Shor's Algorithm, formulated by Peter Shor in 1994, is arguably the most famous quantum algorithm. It solves the problem of factoring large integers in polynomial time. Since modern classical cryptography (specifically RSA) relies on the assumption that factoring is hard, Shor's algorithm represents a direct threat to global digital security.

Imagine you are walking around a circular track with numbered stepping stones. If you take steps of a fixed size $a$, you will eventually land back on your starting stone. The number of steps it takes to return to the start is the 'period' $r$. Finding this period classically is slow, you have to keep walking and counting. Shor's algorithm uses quantum superposition to stand on all stepping stones simultaneously. By applying a modular exponentiation function and then using the QFT, the algorithm acts like a prism, splitting the quantum state into its constituent frequencies. The dominant frequency revealed by the QFT corresponds directly to the period $r$. Once we have this period, a simple classical calculation reveals the prime factors of the number.

Let $N$ be the composite integer we wish to factor. Shor's algorithm reduces the factoring problem to the problem of order finding (or period finding) using the following mathematical steps:

1. Choose a random integer $a < N$. Compute $\gcd(a, N)$ using Euclid's algorithm. If $\gcd(a, N) > 1$, we have found a factor and are done. 2. Find the period $r$ of the function: $$f(x) = a^x \pmod N$$ The period $r$ is the smallest positive integer such that $a^r \equiv 1 \pmod N$. 3. If $r$ is even, we can write: $$a^r - 1 \equiv 0 \pmod N \implies (a^{r/2} - 1)(a^{r/2} + 1) \equiv 0 \pmod N$$ This implies that $N$ shares a common factor with either $a^{r/2} - 1$ or $a^{r/2} + 1$. 4. Compute the factors using the classical greatest common divisor: $$\text{Factor} = \gcd(a^{r/2} \pm 1, N)$$

The Quantum Subroutine (Period Finding): To find $r$, we use a 2-register quantum circuit:

• Register 1 (control): $t$ qubits, initialized to $|0\rangle^{\otimes t}$.
• Register 2 (target): $n$ qubits, initialized to $|0\rangle^{\otimes n}|1\rangle$.

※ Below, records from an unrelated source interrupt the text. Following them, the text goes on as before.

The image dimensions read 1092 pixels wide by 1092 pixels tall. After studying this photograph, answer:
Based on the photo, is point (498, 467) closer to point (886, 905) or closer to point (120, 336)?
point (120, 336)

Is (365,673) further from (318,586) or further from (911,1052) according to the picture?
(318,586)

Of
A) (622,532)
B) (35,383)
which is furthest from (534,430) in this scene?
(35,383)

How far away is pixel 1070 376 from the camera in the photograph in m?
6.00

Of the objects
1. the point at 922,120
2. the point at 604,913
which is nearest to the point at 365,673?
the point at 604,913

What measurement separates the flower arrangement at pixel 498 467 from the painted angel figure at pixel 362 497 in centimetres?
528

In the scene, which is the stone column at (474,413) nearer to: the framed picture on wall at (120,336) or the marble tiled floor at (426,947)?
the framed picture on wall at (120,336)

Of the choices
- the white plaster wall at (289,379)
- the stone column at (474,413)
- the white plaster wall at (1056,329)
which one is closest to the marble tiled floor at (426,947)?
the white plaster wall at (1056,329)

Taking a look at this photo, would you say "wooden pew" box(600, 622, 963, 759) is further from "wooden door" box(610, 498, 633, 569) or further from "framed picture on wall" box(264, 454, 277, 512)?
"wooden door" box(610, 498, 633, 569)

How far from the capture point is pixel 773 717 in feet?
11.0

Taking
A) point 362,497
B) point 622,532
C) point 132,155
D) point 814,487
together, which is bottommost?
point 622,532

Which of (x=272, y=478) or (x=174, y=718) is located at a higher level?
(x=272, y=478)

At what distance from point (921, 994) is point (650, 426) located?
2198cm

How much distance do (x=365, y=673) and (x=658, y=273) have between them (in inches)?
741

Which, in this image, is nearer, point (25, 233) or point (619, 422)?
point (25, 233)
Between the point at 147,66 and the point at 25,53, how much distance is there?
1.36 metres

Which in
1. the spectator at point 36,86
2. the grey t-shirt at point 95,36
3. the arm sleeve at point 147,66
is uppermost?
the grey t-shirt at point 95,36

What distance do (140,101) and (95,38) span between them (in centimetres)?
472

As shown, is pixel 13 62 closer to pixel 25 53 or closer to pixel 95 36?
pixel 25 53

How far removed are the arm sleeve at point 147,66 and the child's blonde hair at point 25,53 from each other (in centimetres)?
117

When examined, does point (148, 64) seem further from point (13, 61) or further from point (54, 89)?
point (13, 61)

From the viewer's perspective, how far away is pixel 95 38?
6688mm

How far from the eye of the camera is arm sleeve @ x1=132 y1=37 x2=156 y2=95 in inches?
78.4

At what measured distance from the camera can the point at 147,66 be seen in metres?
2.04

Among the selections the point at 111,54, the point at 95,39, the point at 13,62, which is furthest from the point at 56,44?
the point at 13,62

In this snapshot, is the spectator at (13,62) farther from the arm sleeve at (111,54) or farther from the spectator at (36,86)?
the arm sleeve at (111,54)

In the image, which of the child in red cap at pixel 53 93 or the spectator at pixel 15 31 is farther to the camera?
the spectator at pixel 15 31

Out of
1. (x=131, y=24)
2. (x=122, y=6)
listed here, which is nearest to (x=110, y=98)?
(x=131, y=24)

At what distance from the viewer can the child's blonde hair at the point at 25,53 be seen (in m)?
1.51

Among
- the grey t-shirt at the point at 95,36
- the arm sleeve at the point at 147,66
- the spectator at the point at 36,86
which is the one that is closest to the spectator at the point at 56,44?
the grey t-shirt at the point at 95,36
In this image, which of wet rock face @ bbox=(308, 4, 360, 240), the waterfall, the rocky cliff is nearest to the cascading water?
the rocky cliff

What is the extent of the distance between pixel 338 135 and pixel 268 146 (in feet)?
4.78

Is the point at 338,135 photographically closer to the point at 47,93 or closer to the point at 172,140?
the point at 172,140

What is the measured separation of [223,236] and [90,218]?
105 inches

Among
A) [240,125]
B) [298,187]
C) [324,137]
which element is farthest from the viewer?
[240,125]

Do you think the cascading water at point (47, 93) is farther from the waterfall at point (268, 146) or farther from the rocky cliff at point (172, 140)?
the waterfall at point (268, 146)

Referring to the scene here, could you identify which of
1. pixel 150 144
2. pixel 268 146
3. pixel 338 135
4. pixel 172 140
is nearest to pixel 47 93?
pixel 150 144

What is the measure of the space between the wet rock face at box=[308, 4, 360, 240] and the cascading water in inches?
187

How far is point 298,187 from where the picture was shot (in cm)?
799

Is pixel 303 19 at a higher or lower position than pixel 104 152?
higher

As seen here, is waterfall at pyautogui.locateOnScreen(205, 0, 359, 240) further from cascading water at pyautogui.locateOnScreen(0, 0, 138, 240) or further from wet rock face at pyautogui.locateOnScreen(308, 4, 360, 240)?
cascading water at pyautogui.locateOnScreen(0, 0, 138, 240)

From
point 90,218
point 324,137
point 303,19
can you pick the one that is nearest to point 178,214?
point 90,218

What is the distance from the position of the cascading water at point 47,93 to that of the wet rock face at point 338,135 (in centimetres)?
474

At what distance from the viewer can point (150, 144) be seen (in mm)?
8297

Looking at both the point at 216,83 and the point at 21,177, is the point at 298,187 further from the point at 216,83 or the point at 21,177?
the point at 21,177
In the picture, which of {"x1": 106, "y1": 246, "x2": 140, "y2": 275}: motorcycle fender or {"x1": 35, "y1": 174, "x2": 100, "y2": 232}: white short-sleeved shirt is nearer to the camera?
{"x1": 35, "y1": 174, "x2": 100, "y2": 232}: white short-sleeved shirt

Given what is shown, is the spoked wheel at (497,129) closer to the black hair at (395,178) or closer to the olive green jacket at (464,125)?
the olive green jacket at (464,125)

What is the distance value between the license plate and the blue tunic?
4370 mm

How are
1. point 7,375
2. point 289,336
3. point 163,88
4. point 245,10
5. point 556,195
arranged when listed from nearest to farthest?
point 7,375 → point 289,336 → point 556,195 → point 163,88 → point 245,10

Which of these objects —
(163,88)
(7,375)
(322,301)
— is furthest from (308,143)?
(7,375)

1. Superposition: Apply $H^{\otimes t}$ to Register 1. 2. Modular Exponentiation: Apply the unitary operator $U_{a, N}$ which maps $|x\rangle|y\rangle \to |x\rangle|y \cdot a^x \pmod N\rangle$: $$|\psi_1\rangle = \frac{1}{\sqrt{2^t}} \sum_{x=0}^{2^t-1} |x\rangle |a^x \pmod N\rangle$$ 3. Measurement of Register 2: Measuring Register 2 collapses Register 1 into a periodic state with period $r$. 4. QFT: Apply the QFT to Register 1 to extract the period $r$ from the phase frequency. 5. Continued Fractions: Use the classical continued fractions algorithm to reconstruct the exact integer $r$ from the measured phase.